_Directions_
1. Reproduce the part of the forum thread on woodworking videos from "Please take a" to "forming and evolving.".
2. Answer these questions using the forum thread on woodworking videos:
(a) What did the first poster worry shooting videos would do to their production?
(b) What three things does the first poster say they are still not great at?
(c) What is the name of the first poster's channel?

_Exercise passage_
####################
# Youtube videos: Another element to Woodworking



## rustednail (Jun 10, 2011)

*Learning how to shoot woodworking videos*

So i recently began making videos and posting them on YouTube. I didn't really have high hopes for the channel because i know very little about making content that people may actually want to watch. I also was concerned about shooting videos slowing down my production and causing more headache than it is worth. But none the less i began the video journey. 
To my surprise, i have found the added element of making videos to be a motivator. I am now constantly thinking up new and unique projects to record and post to YouTube. Shooting video adds another element to the build process and takes out a lot of the monotony that occurs in typical projects, especially projects that i have built 10 times before. 
There is still a lot i need to learn however. I am still not great at editing, marketing the channel, or getting the best possible shots. But this too has kept me motivated to get better and push myself in the shop.

Please take a look at my Channel and let me know what you think. Let me know what you like and don't like, The video style is still forming and evolving.

The Rusted Nail Channel


----------



## BigAl98 (Jan 29, 2010)

rustednail said:


> *Learning how to shoot woodworking videos*
> 
> So i recently began making videos and posting them on YouTube. I didn't really have high hopes for the channel because i know very little about making content that people may actually want to watch. I also was concerned about shooting videos slowing down my production and causing more headache than it is worth. But none the less i began the video journey.
> To my surprise, i have found the added element of making videos to be a motivator. I am now constantly thinking up new and unique projects to record and post to YouTube. Shooting video adds another element to the build process and takes out a lot of the monotony that occurs in typical projects, especially projects that i have built 10 times before.
> ...


I think you have the right idea. I like what you do, keep it simple. Show me what you do and always be looking for new projects! Thanks for taking the leap…hope you find succes.
####################
_Available data_

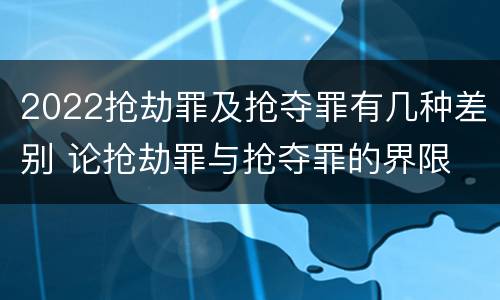 2022抢劫罪及抢夺罪有几种差别 论抢劫罪与抢夺罪的界限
####################
_Solutions to the exercise_
1.
Please take a look at my Channel and let me know what you think. Let me know what you like and don't like, The video style is still forming and evolving.

2.
(a) Slow it down.
(b) Editing, marketing the channel, and getting the best possible shots.
(c) The Rusted Nail Channel.